EXERCISE BRIEF
Only the text of the entries below should be returned, exactly as given, without pictures.

DATA FOR PROCESSING
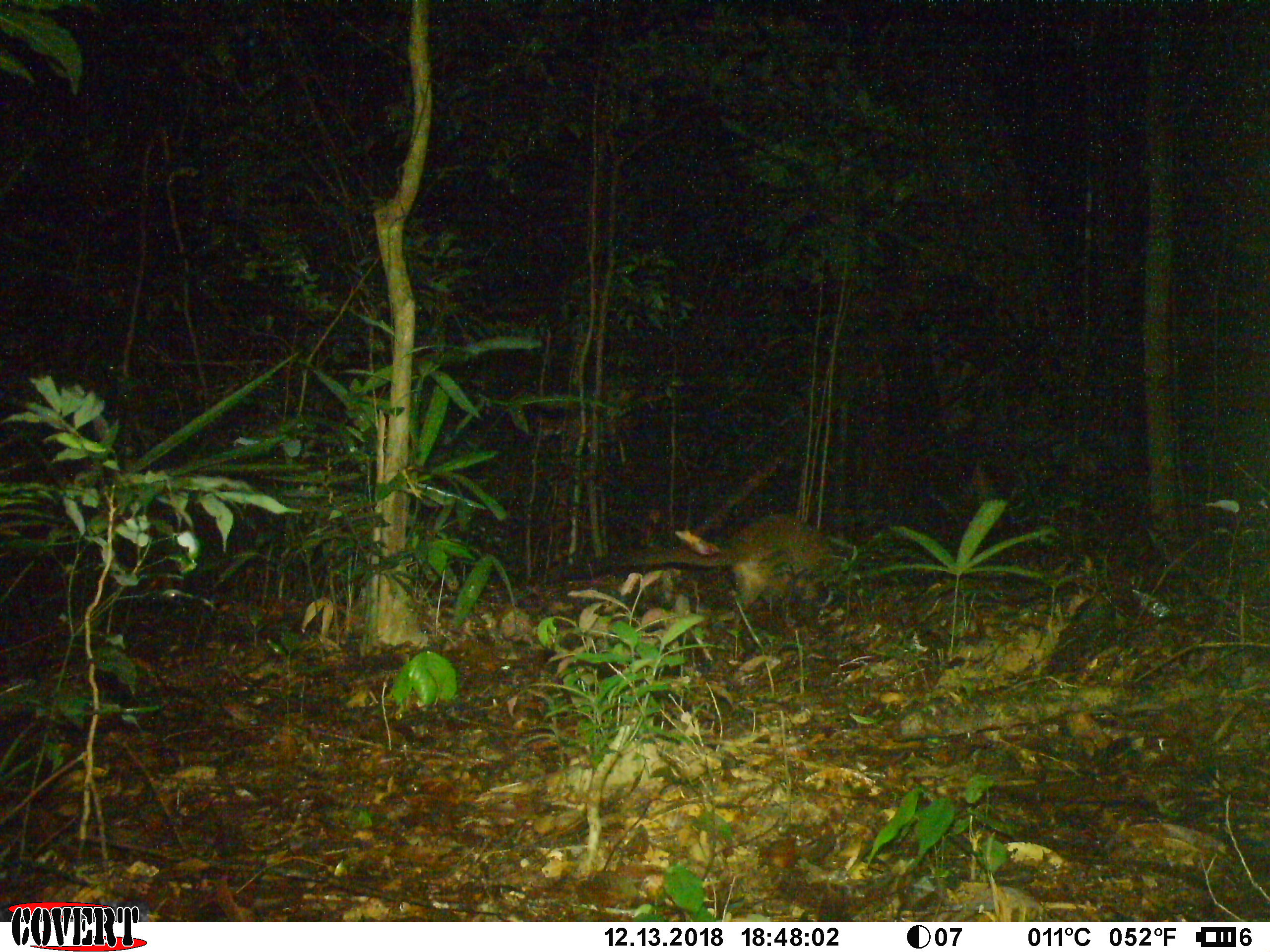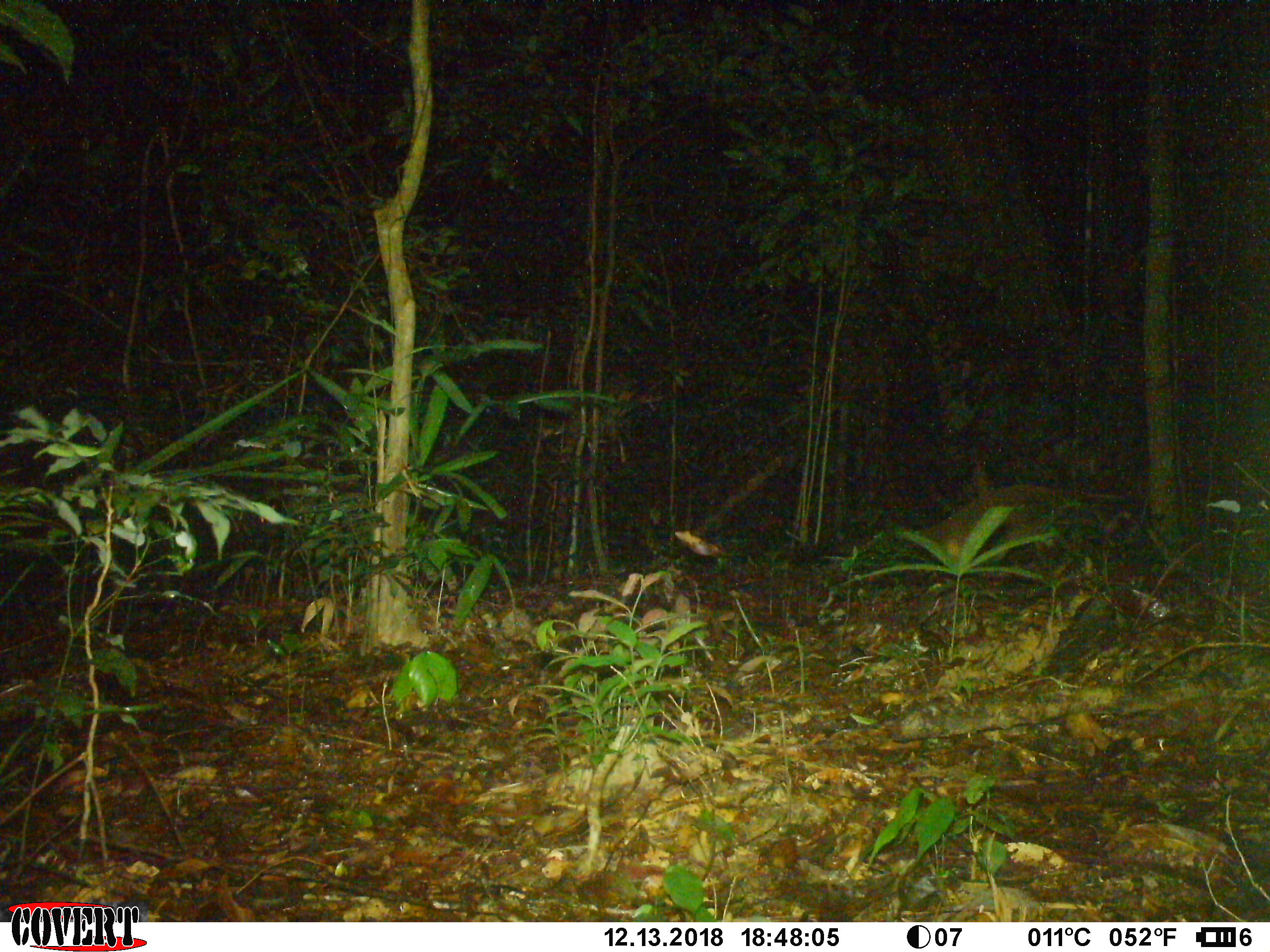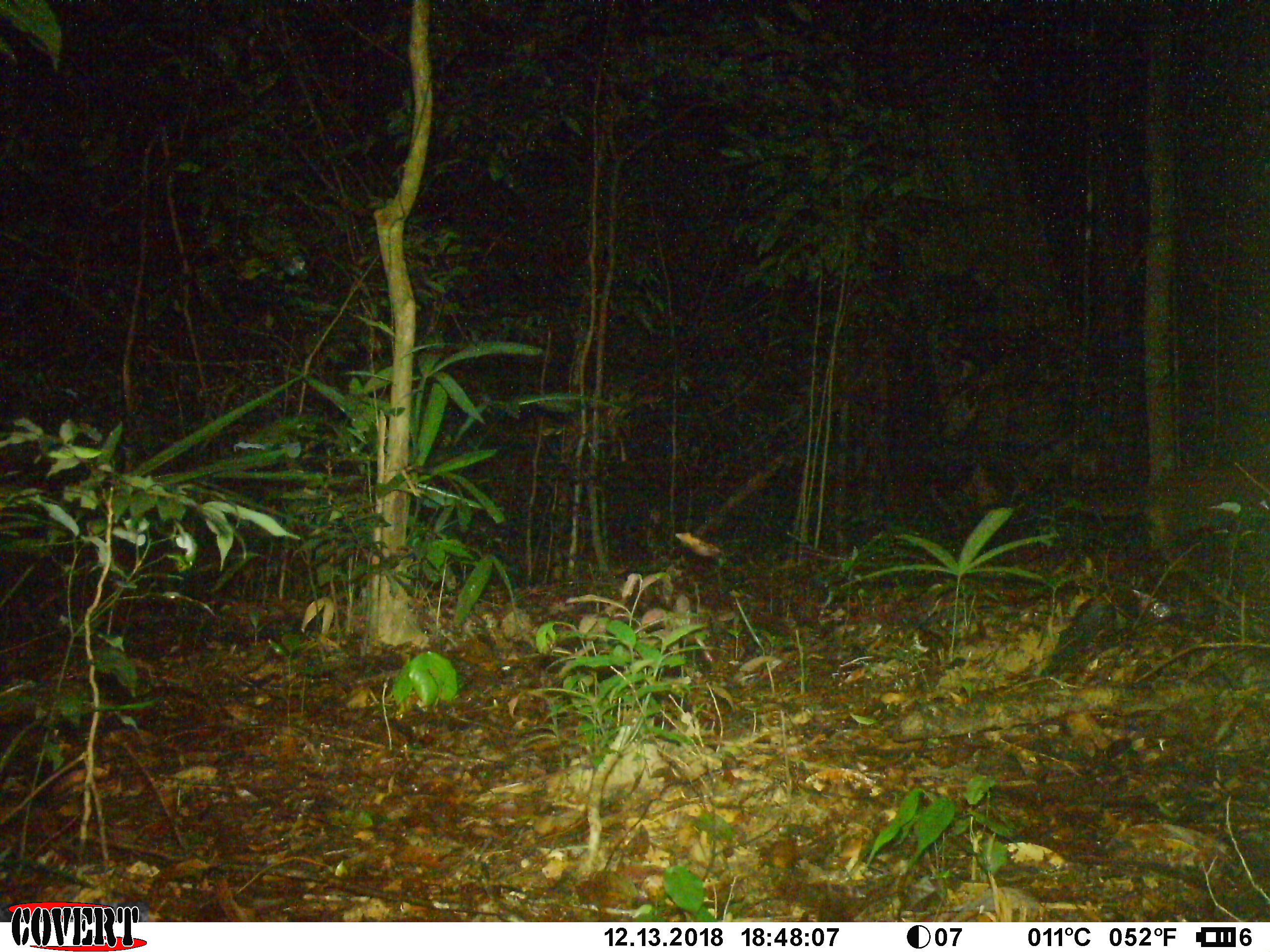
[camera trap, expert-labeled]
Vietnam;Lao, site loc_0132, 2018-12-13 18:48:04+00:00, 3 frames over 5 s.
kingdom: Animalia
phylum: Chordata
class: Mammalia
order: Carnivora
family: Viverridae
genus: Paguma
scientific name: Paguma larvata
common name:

EXERCISE OUTPUT
[camera trap, expert-labeled]
Vietnam;Lao, site loc_0132, 2018-12-13 18:48:04+00:00, 3 frames over 5 s.
kingdom: Animalia
phylum: Chordata
class: Mammalia
order: Carnivora
family: Viverridae
genus: Paguma
scientific name: Paguma larvata
common name:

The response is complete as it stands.